“The difference between the right word and the almost right word is the difference between lightning and a lightning bug.”
Okay, fine. No, punctuation does not account for every grammatical issue. Simply from my experience as a teacher I’ve come to believe punctuation accounts for 95% of the problems, but roughly 5% of the time there’s a different confusion to blame: tricky word choice.
Here you will find my best attempts to untangle those snarls in layman’s terms (or layperson’s terms, to be more gender neutral). Scroll down for help with deciphering between homophones, gender-neutral pronouns, subjunctive verbs, and who vs whom.
These are by far the most common word-choice errors I see as a teacher: when two different spellings sound the same and students choose the wrong one. See if these mnemonic ideas below can help you memorize which is which.
- ad vs add: one is short for advertisement, which has only one d; the other comes from addition and adds another d
- a lot vs allot: when you’ve got tons of something, you want to emphasize each word—that’s A LOT of stuff—so remember the space (“alot” is not a word haha); the similar word “allot” with two l’s and no space is a verb we don’t use as much, and it means to give someone a certain portion, like “all” of that “lot”
- a part vs apart: these are opposites, so the space is crucial; if you are a part of something, you belong, whereas if something is torn apart or set apart it is separated from the rest; think of the space as the space of belonging, and no space is not belonging
- brake vs break: a brake stops a vehicle (notice they both end in e), while a break stops your work (which also ends with a k); as a verb, brake keeps the same context while break becomes a bad thing (braking your car (stopping it) = good; breaking your car (hurting it) = not so good)

### Supplied material:

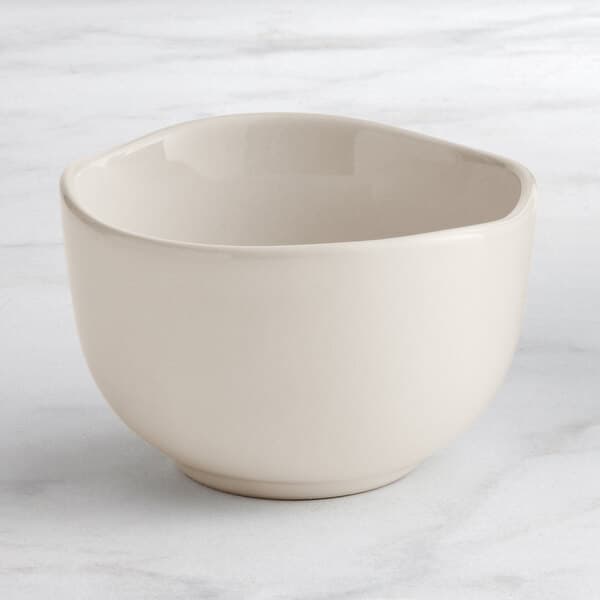 An Acopa Highlands white china bouillon cup on a marble surface.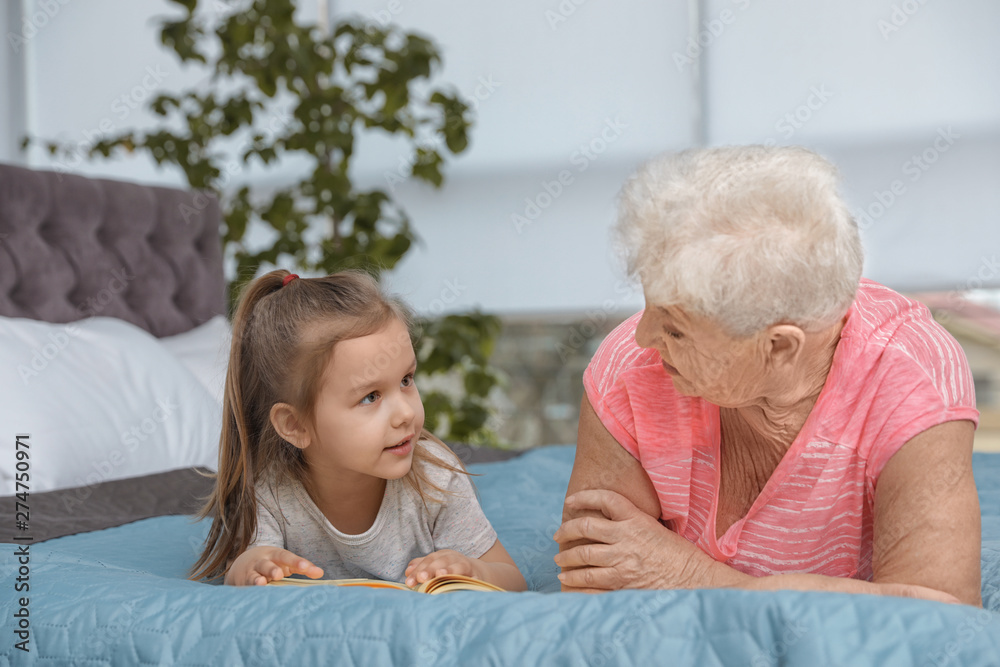 Cute girl and her grandmother reading book on bed at home Cute girl and her grandmother reading book on bed at home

### Instructions:
(A) Can you quote the word-choice text word for word, starting with "Here you will" and going on through "who vs whom."?
(B) Could you continue the word-choice text from where it stops?
The lines after the word-choice text aren't needed for anything here.

### Numbered responses:
(A)
Here you will find my best attempts to untangle those snarls in layman’s terms (or layperson’s terms, to be more gender neutral). Scroll down for help with deciphering between homophones, gender-neutral pronouns, subjunctive verbs, and who vs whom.

(B)
- breath vs breathe: breath is with the soft e sound, it’s the thing you see in front of you when it’s cold, but usually it’s invisible (which can help you remember no e at the end); breathe is the verb form, meaning to take breaths, and has the long e sound—so long that it spills onto the end of the word
- choose vs chose: choose has that nice ooh sound that the spelling suggests, while chose uses a long oh sound
- cite/sight/site: you Cite a sourCe with a Careful Citation; your eye sight might be impaired at night; and a site is a location that can be physical or virtual—like a picnic site where you fly a kite or a website for how to build a kite
- definite vs defiant: definite is finite, certain, or defined—you definitely or certainly want what you want or know what you know etc; defiant, on the other hand, breaks into defy and ant—it’s about defiance, rebellion, doing what someone (an ant?) doesn’t want you to do
- effect vs affect: for simplicity’s sake, remember that effect is the noun — like cause and effect — while affect is the verb, used when something affects you
- every day vs everyday: the space creates more emphasis—something you do every … day—while the compound word is for describing ordinary, everyday occurrences of life
- exercise vs exorcise: one has to do with health, which has an E, and the other has to do with ghosts, which has an O
- few vs phew: few has fewer (not so many) letters, whereas phew is longer because it’s a long sigh of relief
- granite vs granted: one is used to make countertops and the other is used to make concessions; granite with that -ite is like graphite and stalactite and calcite and other geological rocks/minerals, but verbs, on the other hand, end with -ed once they’re done—after you grant permission or grant that someone has a good point, then it’s been granted
- have vs of: the trouble here is that in common speech we shorten have to ’ve (I wish I could’ve come), making it sound like of even though the spelling isn’t even close; of is a preposition showing that something belongs to something else (“the earl of Gloucestershire” means that earl belongs to Gloucestershire, or “of course” means whatever was said belongs to the usual course of things)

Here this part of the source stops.